Prompt ▸ Repeat the records below exactly.

Dataset entries ▸

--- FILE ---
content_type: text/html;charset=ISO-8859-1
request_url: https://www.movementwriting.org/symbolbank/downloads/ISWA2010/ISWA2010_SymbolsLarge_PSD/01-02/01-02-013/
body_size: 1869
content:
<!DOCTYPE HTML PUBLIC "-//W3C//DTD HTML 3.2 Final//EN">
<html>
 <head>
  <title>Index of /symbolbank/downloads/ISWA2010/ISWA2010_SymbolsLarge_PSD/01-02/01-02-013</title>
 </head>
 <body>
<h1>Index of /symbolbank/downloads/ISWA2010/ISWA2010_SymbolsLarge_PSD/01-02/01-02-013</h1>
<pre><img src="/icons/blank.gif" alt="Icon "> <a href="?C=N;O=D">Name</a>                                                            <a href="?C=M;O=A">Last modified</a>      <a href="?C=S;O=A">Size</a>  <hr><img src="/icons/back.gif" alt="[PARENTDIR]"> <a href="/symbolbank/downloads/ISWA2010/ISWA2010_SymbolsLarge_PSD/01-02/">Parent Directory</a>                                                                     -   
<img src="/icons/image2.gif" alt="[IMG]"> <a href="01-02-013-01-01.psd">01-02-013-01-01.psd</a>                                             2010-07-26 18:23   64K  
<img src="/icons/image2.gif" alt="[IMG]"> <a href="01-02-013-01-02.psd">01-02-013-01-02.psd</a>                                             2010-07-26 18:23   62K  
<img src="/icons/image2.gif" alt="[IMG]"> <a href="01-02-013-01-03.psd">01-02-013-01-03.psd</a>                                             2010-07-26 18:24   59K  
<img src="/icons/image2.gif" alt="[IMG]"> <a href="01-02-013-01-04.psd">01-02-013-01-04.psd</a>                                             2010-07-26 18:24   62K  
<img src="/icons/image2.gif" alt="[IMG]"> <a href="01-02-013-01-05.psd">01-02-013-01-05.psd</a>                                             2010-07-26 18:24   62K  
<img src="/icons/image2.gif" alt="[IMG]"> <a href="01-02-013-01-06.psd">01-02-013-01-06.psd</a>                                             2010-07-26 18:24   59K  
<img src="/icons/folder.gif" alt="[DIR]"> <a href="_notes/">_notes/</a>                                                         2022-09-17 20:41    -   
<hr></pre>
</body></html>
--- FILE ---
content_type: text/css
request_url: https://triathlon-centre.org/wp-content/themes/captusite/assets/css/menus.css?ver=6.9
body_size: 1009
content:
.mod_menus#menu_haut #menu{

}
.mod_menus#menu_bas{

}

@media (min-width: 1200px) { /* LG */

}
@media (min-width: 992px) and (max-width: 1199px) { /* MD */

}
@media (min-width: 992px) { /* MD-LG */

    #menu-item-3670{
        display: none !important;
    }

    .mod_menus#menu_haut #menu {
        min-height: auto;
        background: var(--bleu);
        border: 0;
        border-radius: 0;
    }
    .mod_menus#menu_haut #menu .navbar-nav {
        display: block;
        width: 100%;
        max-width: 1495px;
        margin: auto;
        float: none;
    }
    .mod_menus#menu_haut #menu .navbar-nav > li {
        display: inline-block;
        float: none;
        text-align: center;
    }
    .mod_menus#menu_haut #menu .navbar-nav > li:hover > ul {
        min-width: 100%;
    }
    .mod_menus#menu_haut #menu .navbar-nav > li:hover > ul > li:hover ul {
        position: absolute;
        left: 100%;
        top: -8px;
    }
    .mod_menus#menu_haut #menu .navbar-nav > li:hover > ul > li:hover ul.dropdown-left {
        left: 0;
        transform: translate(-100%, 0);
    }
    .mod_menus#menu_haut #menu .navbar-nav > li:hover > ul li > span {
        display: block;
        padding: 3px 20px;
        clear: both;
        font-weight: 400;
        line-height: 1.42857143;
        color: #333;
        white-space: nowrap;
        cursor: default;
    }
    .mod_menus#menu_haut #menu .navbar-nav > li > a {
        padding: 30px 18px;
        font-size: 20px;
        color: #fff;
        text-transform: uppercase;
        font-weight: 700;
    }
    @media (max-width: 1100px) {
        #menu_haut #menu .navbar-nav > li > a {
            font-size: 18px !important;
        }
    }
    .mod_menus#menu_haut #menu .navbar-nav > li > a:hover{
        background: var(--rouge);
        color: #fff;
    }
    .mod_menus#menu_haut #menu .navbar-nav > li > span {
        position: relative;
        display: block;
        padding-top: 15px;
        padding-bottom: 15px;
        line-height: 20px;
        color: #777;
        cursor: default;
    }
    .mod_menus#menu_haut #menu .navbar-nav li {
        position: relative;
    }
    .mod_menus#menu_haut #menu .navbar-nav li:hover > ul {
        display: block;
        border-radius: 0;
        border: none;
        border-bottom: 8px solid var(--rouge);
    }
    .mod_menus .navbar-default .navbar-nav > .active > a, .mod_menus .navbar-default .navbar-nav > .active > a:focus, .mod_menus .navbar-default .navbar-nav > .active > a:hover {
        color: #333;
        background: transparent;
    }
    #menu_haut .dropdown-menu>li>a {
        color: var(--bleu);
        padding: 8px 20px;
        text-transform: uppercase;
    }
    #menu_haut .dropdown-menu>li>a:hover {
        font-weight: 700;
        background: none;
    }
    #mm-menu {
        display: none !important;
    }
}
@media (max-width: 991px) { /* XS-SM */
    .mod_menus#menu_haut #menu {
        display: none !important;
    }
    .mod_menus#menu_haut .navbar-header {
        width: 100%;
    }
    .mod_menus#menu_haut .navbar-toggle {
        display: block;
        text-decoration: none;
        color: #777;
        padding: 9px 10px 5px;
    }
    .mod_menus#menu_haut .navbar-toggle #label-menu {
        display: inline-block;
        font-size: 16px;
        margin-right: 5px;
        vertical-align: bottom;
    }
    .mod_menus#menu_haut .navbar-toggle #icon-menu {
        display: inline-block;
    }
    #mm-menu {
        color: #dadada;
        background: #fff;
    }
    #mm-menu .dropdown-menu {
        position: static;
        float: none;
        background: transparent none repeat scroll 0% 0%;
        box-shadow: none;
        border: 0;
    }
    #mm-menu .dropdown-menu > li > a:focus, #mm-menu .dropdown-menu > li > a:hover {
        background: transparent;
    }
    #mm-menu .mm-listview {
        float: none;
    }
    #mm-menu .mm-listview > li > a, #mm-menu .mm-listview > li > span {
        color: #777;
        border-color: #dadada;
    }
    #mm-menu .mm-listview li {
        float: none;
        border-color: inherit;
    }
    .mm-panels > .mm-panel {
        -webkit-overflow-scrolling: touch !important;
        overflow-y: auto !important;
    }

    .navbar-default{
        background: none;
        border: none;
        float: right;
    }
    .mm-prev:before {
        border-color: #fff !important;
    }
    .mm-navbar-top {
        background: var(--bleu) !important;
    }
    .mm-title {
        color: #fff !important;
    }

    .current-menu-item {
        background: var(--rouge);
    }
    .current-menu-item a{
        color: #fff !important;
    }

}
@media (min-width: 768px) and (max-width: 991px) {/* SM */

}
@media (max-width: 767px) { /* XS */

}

Exercise answer ▸
--- FILE ---
content_type: text/html;charset=ISO-8859-1
request_url: https://www.movementwriting.org/symbolbank/downloads/ISWA2010/ISWA2010_SymbolsLarge_PSD/01-02/01-02-013/
body_size: 1869
content:
<!DOCTYPE HTML PUBLIC "-//W3C//DTD HTML 3.2 Final//EN">
<html>
 <head>
  <title>Index of /symbolbank/downloads/ISWA2010/ISWA2010_SymbolsLarge_PSD/01-02/01-02-013</title>
 </head>
 <body>
<h1>Index of /symbolbank/downloads/ISWA2010/ISWA2010_SymbolsLarge_PSD/01-02/01-02-013</h1>
<pre><img src="/icons/blank.gif" alt="Icon "> <a href="?C=N;O=D">Name</a>                                                            <a href="?C=M;O=A">Last modified</a>      <a href="?C=S;O=A">Size</a>  <hr><img src="/icons/back.gif" alt="[PARENTDIR]"> <a href="/symbolbank/downloads/ISWA2010/ISWA2010_SymbolsLarge_PSD/01-02/">Parent Directory</a>                                                                     -   
<img src="/icons/image2.gif" alt="[IMG]"> <a href="01-02-013-01-01.psd">01-02-013-01-01.psd</a>                                             2010-07-26 18:23   64K  
<img src="/icons/image2.gif" alt="[IMG]"> <a href="01-02-013-01-02.psd">01-02-013-01-02.psd</a>                                             2010-07-26 18:23   62K  
<img src="/icons/image2.gif" alt="[IMG]"> <a href="01-02-013-01-03.psd">01-02-013-01-03.psd</a>                                             2010-07-26 18:24   59K  
<img src="/icons/image2.gif" alt="[IMG]"> <a href="01-02-013-01-04.psd">01-02-013-01-04.psd</a>                                             2010-07-26 18:24   62K  
<img src="/icons/image2.gif" alt="[IMG]"> <a href="01-02-013-01-05.psd">01-02-013-01-05.psd</a>                                             2010-07-26 18:24   62K  
<img src="/icons/image2.gif" alt="[IMG]"> <a href="01-02-013-01-06.psd">01-02-013-01-06.psd</a>                                             2010-07-26 18:24   59K  
<img src="/icons/folder.gif" alt="[DIR]"> <a href="_notes/">_notes/</a>                                                         2022-09-17 20:41    -   
<hr></pre>
</body></html>
--- FILE ---
content_type: text/css
request_url: https://triathlon-centre.org/wp-content/themes/captusite/assets/css/menus.css?ver=6.9
body_size: 1009
content:
.mod_menus#menu_haut #menu{

}
.mod_menus#menu_bas{

}

@media (min-width: 1200px) { /* LG */

}
@media (min-width: 992px) and (max-width: 1199px) { /* MD */

}
@media (min-width: 992px) { /* MD-LG */

    #menu-item-3670{
        display: none !important;
    }

    .mod_menus#menu_haut #menu {
        min-height: auto;
        background: var(--bleu);
        border: 0;
        border-radius: 0;
    }
    .mod_menus#menu_haut #menu .navbar-nav {
        display: block;
        width: 100%;
        max-width: 1495px;
        margin: auto;
        float: none;
    }
    .mod_menus#menu_haut #menu .navbar-nav > li {
        display: inline-block;
        float: none;
        text-align: center;
    }
    .mod_menus#menu_haut #menu .navbar-nav > li:hover > ul {
        min-width: 100%;
    }
    .mod_menus#menu_haut #menu .navbar-nav > li:hover > ul > li:hover ul {
        position: absolute;
        left: 100%;
        top: -8px;
    }
    .mod_menus#menu_haut #menu .navbar-nav > li:hover > ul > li:hover ul.dropdown-left {
        left: 0;
        transform: translate(-100%, 0);
    }
    .mod_menus#menu_haut #menu .navbar-nav > li:hover > ul li > span {
        display: block;
        padding: 3px 20px;
        clear: both;
        font-weight: 400;
        line-height: 1.42857143;
        color: #333;
        white-space: nowrap;
        cursor: default;
    }
    .mod_menus#menu_haut #menu .navbar-nav > li > a {
        padding: 30px 18px;
        font-size: 20px;
        color: #fff;
        text-transform: uppercase;
        font-weight: 700;
    }
    @media (max-width: 1100px) {
        #menu_haut #menu .navbar-nav > li > a {
            font-size: 18px !important;
        }
    }
    .mod_menus#menu_haut #menu .navbar-nav > li > a:hover{
        background: var(--rouge);
        color: #fff;
    }
    .mod_menus#menu_haut #menu .navbar-nav > li > span {
        position: relative;
        display: block;
        padding-top: 15px;
        padding-bottom: 15px;
        line-height: 20px;
        color: #777;
        cursor: default;
    }
    .mod_menus#menu_haut #menu .navbar-nav li {
        position: relative;
    }
    .mod_menus#menu_haut #menu .navbar-nav li:hover > ul {
        display: block;
        border-radius: 0;
        border: none;
        border-bottom: 8px solid var(--rouge);
    }
    .mod_menus .navbar-default .navbar-nav > .active > a, .mod_menus .navbar-default .navbar-nav > .active > a:focus, .mod_menus .navbar-default .navbar-nav > .active > a:hover {
        color: #333;
        background: transparent;
    }
    #menu_haut .dropdown-menu>li>a {
        color: var(--bleu);
        padding: 8px 20px;
        text-transform: uppercase;
    }
    #menu_haut .dropdown-menu>li>a:hover {
        font-weight: 700;
        background: none;
    }
    #mm-menu {
        display: none !important;
    }
}
@media (max-width: 991px) { /* XS-SM */
    .mod_menus#menu_haut #menu {
        display: none !important;
    }
    .mod_menus#menu_haut .navbar-header {
        width: 100%;
    }
    .mod_menus#menu_haut .navbar-toggle {
        display: block;
        text-decoration: none;
        color: #777;
        padding: 9px 10px 5px;
    }
    .mod_menus#menu_haut .navbar-toggle #label-menu {
        display: inline-block;
        font-size: 16px;
        margin-right: 5px;
        vertical-align: bottom;
    }
    .mod_menus#menu_haut .navbar-toggle #icon-menu {
        display: inline-block;
    }
    #mm-menu {
        color: #dadada;
        background: #fff;
    }
    #mm-menu .dropdown-menu {
        position: static;
        float: none;
        background: transparent none repeat scroll 0% 0%;
        box-shadow: none;
        border: 0;
    }
    #mm-menu .dropdown-menu > li > a:focus, #mm-menu .dropdown-menu > li > a:hover {
        background: transparent;
    }
    #mm-menu .mm-listview {
        float: none;
    }
    #mm-menu .mm-listview > li > a, #mm-menu .mm-listview > li > span {
        color: #777;
        border-color: #dadada;
    }
    #mm-menu .mm-listview li {
        float: none;
        border-color: inherit;
    }
    .mm-panels > .mm-panel {
        -webkit-overflow-scrolling: touch !important;
        overflow-y: auto !important;
    }

    .navbar-default{
        background: none;
        border: none;
        float: right;
    }
    .mm-prev:before {
        border-color: #fff !important;
    }
    .mm-navbar-top {
        background: var(--bleu) !important;
    }
    .mm-title {
        color: #fff !important;
    }

    .current-menu-item {
        background: var(--rouge);
    }
    .current-menu-item a{
        color: #fff !important;
    }

}
@media (min-width: 768px) and (max-width: 991px) {/* SM */

}
@media (max-width: 767px) { /* XS */

}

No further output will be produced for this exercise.